There are a few comments that can be added to improve the manuscript are mentioned below:
1. The spectral intensity and counts are very important for FCS to get some meaningful signal-to-noise ratio, the author should put more emphasis on the rationale behind LED over conventional laser source.
2. Experimental details are missing such as instrumentation, model, and make in the current version. Since it talks about the new instrumental design accurate representation is very important to readers.
3. The detection limit and versatility can be further validated over to other systems.
4. The accusation point in Fig 3b can be improved with a smaller step size.
5. It would be encouraged to include the temporal time evolution spectral in the revised version.
6. Since it is a custom build instrument, the authors should provide the data acquisition protocol/software details.
Author Response
We appreciate very much your comments. Your suggestions will benefit the improvement of this manuscript and our future research. We would respond to all the comments and suggestions one by one.
Author Response File: Author Response.docx
Reviewer 3 Report
The manuscript is devoted to the development and testing of a portable luminescent analyzer. The authors obtained a prototype of the device and a statistically reliable linear calibration characteristic in studies of lucigenin concentration.

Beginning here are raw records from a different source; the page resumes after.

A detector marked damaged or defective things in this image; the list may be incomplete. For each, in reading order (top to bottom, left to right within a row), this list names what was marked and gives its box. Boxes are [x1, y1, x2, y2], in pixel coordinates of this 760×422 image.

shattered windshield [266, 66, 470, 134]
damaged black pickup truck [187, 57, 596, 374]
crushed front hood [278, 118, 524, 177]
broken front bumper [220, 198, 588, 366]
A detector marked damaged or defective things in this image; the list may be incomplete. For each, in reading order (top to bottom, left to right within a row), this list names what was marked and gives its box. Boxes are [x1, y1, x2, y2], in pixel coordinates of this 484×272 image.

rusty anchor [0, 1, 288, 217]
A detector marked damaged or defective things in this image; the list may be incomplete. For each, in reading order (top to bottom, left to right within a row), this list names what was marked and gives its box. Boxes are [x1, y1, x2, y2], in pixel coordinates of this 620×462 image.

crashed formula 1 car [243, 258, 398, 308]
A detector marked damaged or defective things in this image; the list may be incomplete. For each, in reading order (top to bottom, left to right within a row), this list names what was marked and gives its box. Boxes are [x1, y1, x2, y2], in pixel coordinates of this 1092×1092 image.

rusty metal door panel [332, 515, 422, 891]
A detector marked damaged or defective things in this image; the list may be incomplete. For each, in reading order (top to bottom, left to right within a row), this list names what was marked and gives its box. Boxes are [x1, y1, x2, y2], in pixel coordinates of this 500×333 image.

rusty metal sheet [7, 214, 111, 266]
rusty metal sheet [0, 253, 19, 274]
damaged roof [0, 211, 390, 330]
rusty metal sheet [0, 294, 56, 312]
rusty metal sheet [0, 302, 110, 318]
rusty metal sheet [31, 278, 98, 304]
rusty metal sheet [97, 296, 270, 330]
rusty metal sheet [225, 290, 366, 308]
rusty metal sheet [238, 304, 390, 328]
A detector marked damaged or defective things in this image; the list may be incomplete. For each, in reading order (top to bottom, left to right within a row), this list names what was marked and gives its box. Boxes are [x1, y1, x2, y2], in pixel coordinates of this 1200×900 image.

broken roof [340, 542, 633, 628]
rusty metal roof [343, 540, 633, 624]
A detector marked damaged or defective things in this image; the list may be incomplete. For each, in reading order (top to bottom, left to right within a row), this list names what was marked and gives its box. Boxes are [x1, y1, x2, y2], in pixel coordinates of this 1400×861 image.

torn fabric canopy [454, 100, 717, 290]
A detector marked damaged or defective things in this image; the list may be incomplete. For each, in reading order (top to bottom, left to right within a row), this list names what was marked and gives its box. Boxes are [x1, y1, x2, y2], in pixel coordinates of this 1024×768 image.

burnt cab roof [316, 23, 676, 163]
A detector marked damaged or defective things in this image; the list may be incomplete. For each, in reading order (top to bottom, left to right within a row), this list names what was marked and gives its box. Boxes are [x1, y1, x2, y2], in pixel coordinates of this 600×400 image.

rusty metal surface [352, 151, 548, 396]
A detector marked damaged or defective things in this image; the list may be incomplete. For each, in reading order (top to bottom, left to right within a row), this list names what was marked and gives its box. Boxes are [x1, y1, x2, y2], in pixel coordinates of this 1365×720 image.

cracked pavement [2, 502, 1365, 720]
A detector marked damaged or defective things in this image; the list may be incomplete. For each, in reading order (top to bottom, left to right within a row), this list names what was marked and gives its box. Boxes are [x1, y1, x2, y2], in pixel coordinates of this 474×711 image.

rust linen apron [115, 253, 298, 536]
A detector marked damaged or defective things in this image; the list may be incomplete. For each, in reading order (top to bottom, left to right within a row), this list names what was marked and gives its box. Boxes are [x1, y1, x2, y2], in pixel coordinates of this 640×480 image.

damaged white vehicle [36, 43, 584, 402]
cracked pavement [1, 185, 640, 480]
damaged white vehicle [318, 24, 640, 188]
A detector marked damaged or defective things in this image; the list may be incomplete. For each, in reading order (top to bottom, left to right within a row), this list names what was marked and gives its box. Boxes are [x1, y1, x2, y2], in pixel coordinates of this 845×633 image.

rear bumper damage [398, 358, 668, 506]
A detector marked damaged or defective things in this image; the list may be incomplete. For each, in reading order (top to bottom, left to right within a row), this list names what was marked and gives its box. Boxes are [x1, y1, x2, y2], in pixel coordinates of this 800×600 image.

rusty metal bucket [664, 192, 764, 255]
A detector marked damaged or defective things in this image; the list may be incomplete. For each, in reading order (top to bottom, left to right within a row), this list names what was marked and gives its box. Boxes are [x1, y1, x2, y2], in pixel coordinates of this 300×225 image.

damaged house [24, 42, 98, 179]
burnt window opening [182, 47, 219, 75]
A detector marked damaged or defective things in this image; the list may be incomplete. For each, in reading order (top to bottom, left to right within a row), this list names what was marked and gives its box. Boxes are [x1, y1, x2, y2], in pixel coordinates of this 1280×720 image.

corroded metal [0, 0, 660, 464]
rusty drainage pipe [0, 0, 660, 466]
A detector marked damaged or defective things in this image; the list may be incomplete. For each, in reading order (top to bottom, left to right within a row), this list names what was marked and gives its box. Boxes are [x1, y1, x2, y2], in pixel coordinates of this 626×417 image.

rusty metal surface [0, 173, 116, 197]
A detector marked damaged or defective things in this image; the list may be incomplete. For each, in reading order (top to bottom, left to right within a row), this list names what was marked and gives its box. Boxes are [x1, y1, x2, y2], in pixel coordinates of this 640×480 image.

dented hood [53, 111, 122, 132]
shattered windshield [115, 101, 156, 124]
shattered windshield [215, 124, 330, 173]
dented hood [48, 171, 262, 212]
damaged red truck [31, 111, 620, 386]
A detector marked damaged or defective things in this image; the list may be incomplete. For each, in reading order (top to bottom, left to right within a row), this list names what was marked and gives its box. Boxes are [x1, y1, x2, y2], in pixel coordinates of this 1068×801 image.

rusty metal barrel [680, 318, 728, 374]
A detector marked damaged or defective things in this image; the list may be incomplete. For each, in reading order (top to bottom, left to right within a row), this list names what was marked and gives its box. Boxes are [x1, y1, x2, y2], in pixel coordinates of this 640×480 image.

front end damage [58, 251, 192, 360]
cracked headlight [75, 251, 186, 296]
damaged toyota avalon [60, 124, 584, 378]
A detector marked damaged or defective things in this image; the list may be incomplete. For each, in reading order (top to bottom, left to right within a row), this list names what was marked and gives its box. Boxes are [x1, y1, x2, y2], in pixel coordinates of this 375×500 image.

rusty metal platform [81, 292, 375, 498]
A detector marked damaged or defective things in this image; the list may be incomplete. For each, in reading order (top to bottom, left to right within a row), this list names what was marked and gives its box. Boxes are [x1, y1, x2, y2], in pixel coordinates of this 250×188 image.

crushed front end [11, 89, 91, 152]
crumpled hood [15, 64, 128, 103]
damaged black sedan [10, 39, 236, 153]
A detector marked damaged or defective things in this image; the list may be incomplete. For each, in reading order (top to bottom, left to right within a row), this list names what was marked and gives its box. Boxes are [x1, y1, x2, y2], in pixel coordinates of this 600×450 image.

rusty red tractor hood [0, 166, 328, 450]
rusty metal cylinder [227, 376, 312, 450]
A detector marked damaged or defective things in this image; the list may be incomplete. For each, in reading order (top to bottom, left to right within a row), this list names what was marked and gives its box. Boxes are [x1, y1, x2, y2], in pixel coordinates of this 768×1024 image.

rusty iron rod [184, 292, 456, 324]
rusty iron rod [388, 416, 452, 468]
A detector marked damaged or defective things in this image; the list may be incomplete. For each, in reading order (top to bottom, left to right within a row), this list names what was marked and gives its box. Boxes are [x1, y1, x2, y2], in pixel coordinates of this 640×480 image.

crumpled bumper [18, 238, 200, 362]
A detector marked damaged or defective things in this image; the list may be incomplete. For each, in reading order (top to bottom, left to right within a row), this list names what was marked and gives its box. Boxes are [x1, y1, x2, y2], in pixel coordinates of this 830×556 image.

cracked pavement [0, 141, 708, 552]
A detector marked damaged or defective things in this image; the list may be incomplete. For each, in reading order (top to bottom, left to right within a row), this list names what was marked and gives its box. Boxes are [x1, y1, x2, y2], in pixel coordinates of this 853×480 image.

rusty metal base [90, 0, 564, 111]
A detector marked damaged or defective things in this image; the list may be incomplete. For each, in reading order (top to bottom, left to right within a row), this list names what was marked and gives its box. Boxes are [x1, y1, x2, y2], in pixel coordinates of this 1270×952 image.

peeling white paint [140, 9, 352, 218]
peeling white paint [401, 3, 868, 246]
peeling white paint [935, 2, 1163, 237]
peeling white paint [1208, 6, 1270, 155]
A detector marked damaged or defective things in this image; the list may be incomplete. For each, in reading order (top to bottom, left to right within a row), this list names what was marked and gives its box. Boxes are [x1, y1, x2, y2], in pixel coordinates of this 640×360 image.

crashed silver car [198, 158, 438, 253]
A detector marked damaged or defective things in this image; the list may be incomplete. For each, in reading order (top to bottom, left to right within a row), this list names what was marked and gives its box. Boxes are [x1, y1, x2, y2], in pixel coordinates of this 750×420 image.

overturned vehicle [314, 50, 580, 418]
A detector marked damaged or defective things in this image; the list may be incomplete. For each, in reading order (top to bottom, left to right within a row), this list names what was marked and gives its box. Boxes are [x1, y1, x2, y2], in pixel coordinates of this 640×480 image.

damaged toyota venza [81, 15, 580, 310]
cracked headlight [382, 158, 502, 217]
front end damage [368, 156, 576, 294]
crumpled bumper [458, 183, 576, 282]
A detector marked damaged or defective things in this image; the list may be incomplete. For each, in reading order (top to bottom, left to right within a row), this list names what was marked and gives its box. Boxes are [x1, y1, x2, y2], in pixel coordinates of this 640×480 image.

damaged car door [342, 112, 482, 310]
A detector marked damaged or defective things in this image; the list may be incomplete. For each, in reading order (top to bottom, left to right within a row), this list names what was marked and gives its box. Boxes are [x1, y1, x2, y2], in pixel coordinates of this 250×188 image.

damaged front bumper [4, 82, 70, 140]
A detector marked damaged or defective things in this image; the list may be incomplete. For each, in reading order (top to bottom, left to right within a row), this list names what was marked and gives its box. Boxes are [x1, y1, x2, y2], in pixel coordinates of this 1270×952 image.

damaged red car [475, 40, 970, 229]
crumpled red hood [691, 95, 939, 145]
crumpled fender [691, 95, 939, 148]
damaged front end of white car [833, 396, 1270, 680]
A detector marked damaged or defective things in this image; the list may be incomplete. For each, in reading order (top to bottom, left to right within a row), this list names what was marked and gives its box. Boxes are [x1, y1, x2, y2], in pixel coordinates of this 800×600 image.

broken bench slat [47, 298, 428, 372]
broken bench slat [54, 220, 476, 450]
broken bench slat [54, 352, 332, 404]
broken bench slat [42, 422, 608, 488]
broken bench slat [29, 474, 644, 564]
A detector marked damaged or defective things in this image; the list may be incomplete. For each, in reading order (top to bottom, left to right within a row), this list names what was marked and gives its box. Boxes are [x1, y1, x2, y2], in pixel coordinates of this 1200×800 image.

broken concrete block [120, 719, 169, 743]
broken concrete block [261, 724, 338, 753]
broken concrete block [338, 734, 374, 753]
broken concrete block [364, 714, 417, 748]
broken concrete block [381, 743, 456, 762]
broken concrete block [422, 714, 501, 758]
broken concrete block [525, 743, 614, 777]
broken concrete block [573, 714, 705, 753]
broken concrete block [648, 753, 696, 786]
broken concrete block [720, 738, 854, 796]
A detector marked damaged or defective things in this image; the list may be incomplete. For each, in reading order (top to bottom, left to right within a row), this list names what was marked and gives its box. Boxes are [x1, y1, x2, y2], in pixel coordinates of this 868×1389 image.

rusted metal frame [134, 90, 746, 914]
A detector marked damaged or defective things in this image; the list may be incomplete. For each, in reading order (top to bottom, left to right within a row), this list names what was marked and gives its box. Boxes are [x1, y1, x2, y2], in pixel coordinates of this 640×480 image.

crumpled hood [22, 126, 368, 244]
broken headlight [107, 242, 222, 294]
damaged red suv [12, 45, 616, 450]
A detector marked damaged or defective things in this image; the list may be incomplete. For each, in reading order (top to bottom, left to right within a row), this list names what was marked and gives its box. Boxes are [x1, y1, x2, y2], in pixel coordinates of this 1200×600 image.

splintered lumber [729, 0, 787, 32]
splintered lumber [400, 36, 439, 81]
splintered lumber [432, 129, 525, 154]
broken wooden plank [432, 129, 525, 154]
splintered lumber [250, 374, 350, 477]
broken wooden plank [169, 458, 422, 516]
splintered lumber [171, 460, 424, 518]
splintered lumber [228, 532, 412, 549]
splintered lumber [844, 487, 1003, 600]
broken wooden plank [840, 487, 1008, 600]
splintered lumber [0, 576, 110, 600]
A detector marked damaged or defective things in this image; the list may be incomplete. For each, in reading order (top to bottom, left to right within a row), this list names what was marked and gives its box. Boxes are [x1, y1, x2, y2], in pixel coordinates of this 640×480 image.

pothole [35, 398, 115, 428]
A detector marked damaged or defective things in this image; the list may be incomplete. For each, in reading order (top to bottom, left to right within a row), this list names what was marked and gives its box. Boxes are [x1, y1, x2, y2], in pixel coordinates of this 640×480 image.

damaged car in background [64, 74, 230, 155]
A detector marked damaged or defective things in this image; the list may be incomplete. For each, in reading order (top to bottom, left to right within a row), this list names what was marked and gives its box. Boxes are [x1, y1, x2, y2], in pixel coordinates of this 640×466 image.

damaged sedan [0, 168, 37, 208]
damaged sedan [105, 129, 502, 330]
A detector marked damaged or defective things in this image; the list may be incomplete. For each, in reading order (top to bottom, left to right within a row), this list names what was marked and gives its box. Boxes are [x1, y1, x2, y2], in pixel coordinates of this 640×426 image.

There are questions and comments on the text of the Manuscript:
1. Citations [3-7] and [14-17] should preferably be divided into 2-3 citations of 2-3 references.
2. In the Introduction, lines 68-76 are not appropriate, since they contain the results of this work. It is desirable to expand the literature review in the Introduction, including by analyzing analogues of this FCS from Table 3.
3. It is not advisable to start a section (for example, 2.1 or 3.2) right from the Figure. This is inconvenient for readers. Figures should be given immediately after the first mention of them, and not on the next page.
4. It is necessary to justify the use of a collimator, homogenizer, filters in the design of the device (Fig. 2a). Why is it impossible to excite the sample directly by LED radiation?
5. What are the spectral characteristics of the radiation source, radiation receiver, light filters? What are the parameters of the device components (other than those listed in Table 1)?
6. Line 144: Why compare the size of the device with the campus map?
7. Why is lucigenin chosen for testing the device? How can this fluorescent analyzer be used to monitor other substances or objects?
8. The choice of the excitation wavelength and luminescence spectrum according to Figure 3a is not clear. It is clearly seen that at λEX=λEM, the receiver will register the excitation radiation, which will have nothing to do with the sample. I can see from the picture that the excitation wavelength is about 360nm, and the range of light registration is about 460-550nm.
9. What physical quantity and in what units of measurement is represented along the ordinate axis in Figure 3b?
Despite the result obtained by the authors, I do not understand the rationale for choosing the excitation wavelength, the components of the device and the possibilities of using it to control anything other than lucigenin. After answering these questions, it will be possible to decide on the recommendation of the Manuscript for publication.
Author Response
We appreciate very much your comments. Your suggestions will benefit the improvement of this manuscript and our future research. We would respond to all the comments and suggestions one by one.
Author Response File: Author Response.docx
Round 2
Reviewer 1 Report
Revisions are sufficient. No further comments.
Reviewer 3 Report
The authors have significantly corrected the Manuscript. Detailed answers to the questions are given.